A história então se desenvolve para ser dividida em três partes que visam ilustrar esse estudo sobre o culto. Na primeira, o texto acompanha as investigações do protagonista acerca dos estudos realizados por seu tio-avô, e neles, o parente acaba por descobrir uma interligação entre artistas e poetas que têm alucinações e sonhos semelhantes relacionados a algum tipo de monstruosidade perdida nas profundezas do mar. Essa parte da narrativa é fundamental para plantar a semente da apreensão no leitor, nos fazendo olhar o horror da história em um plano maior e mais ameaçador. Na segunda parte, o conto regressa um pouco no tempo e nos mostra um culto nos pântanos de Nova Orleans. Enquanto se desenvolve essa etapa da história, o Horror cósmico começa a mostrar sua face, diminuindo-nos a vítimas impotentes das vontades de uma raça ancestral adormecida em nosso planeta, enquanto tudo o que podemos fazer é aguardar seu despertar.
Na terceira e última etapa da narrativa, o protagonista investiga o caso da tripulação de uma embarcação que foi atacada por cultistas, e, ao sobreviver, acabou supostamente se deparando com a cidade ciclópica, antes vista apenas nos sonhos dos artistas e nas narrativas dos adoradores. Esse ponto em específico do texto pode ser um pouco decepcionante para alguns, pelo fato de quebrar o ar de mistério sobre a existência de todas as coisas descritas nas partes anteriores, mas ainda é de suma importância na construção do medo no conto como um todo.
O ponto mais forte do estilo de Lovecraft, que é altamente presente nesse conto, é o Terror como uma sugestão. A maior parte da história é composta por divagações e investigações por parte do narrador, onde nada de concreto de fato acontece, e, no entanto, o medo está ali. Esse terror psicológico deixa o próprio Cthulhu, que leva o nome no título, como uma espécie de personagem secundário, uma sombra milenar que se estende através do tempo para assombrar os dias atuais. O mérito do conto está em nos deixar com medo daquilo que não sabemos o que é, como definir ou que sequer somos capazes de compreender, e é nisso que se baseia o Horror cósmico (subgênero de Terror em que Lovecraft foi pioneiro), na insignificância humana perante um universo desconhecido, assustador e incompreensível.
A verdadeira face do medo criado pelo autor é o desconhecido, reflexo direto da mentalidade do próprio contista, que se traduz em um preconceito explícito que é transmitido por seus personagens.

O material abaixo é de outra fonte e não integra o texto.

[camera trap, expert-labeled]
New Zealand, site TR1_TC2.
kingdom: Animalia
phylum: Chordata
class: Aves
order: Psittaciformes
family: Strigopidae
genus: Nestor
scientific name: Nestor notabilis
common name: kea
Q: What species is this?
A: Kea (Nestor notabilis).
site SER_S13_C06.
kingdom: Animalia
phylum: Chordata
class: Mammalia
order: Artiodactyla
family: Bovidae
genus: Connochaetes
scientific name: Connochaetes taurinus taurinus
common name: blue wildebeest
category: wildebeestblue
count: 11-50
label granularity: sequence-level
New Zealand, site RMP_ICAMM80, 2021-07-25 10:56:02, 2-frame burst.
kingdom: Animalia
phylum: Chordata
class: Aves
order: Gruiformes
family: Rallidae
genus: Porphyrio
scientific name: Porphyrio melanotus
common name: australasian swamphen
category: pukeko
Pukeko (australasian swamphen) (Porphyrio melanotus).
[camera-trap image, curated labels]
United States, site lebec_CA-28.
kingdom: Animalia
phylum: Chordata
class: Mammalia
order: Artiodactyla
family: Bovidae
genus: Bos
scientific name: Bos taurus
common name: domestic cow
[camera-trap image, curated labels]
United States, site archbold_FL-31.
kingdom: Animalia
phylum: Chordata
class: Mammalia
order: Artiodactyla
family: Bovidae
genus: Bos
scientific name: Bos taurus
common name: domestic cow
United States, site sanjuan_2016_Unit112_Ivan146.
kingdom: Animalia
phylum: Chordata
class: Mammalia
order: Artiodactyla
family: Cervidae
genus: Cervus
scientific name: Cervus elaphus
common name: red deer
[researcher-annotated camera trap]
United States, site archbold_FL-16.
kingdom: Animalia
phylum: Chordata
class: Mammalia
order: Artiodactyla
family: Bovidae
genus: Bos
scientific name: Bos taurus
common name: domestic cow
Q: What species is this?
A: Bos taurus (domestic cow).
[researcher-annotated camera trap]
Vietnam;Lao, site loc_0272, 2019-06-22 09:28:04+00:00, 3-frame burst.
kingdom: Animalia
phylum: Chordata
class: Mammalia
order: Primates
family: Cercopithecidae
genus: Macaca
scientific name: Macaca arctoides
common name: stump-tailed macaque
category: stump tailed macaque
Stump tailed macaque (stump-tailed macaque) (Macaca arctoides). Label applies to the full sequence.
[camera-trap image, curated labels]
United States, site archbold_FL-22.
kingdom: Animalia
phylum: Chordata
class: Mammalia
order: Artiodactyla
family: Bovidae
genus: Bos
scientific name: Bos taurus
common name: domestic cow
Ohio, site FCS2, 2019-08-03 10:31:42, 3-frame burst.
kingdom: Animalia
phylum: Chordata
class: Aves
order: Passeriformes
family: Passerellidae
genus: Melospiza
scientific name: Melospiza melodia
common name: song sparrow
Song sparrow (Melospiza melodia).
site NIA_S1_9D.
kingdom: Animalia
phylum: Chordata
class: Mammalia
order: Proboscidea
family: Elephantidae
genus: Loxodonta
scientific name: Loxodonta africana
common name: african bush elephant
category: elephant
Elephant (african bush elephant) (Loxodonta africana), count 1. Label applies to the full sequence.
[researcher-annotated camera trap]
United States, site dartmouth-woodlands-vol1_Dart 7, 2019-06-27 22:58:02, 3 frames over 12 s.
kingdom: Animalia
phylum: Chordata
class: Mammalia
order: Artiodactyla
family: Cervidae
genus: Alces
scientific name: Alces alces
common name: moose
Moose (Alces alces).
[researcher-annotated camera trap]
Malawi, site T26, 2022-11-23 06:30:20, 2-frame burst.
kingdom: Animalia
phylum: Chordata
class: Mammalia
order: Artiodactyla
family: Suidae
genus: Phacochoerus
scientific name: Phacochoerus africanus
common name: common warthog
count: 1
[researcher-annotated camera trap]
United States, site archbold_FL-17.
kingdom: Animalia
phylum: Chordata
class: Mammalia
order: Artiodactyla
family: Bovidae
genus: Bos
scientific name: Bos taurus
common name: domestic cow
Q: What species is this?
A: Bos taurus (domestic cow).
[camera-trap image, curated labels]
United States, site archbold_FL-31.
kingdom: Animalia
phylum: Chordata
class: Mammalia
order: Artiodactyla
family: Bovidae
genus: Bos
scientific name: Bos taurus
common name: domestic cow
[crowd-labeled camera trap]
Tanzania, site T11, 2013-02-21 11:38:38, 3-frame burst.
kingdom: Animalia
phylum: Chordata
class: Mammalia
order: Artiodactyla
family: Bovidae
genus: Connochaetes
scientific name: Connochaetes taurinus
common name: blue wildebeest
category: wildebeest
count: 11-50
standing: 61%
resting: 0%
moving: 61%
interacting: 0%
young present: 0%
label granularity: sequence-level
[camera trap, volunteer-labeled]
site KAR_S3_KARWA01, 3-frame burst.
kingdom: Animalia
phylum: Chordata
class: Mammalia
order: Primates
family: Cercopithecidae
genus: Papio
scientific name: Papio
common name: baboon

Os grandes cultistas e protagonistas das vilanias retratadas em seus textos são as minorias, povos estigmatizados e negligenciados pela história, de origem majoritariamente negra. O medo de Lovecraft é o medo do estrangeiro, o próprio Cthulhu é uma criatura advinda de fora da Terra, das profundezas ancestrais do Cosmo.
É nesse espectro de medo do desconhecido, de horror psicológico e de atomização do ser, que se constrói a maior parte da narrativa. Mas, para os amantes de finais abertos e reflexivos, esse conto traz pequenas decepções ao abordar uma confirmação concreta da existência desta divindade alienígena, a consolação se dá pelo fato de não se saber ao certo o que houve com ela, e que destino terá o planeta Terra.
O conto em si, que conta com 64 páginas e tradução de Ramon Mapa na edição da Darkside Books, é um clássico essencial aos amantes do terror psicológico e para aqueles que desejam ter um contato genuíno com o Horror cósmico. Seu grande defeito, porém, se encontra na mentalidade do autor e no momento histórico em que foi escrito, o que exige um olhar crítico e preparado.
No que se refere às traduções para o português brasileiro, é perfeitamente cabível afirmar que a língua latina casa muito bem com a história de O Chamado de Cthulhu, valendo-se de um arsenal vasto de palavras rebuscadas que ajudam a construir o clima de um Terror quase gótico. Não é à toa que suas obras inspiram autores até os dias de hoje, como é o caso do Mestre do Terror Stephen King, ou até mesmo escritores mais fantásticos, como Neil Gaiman.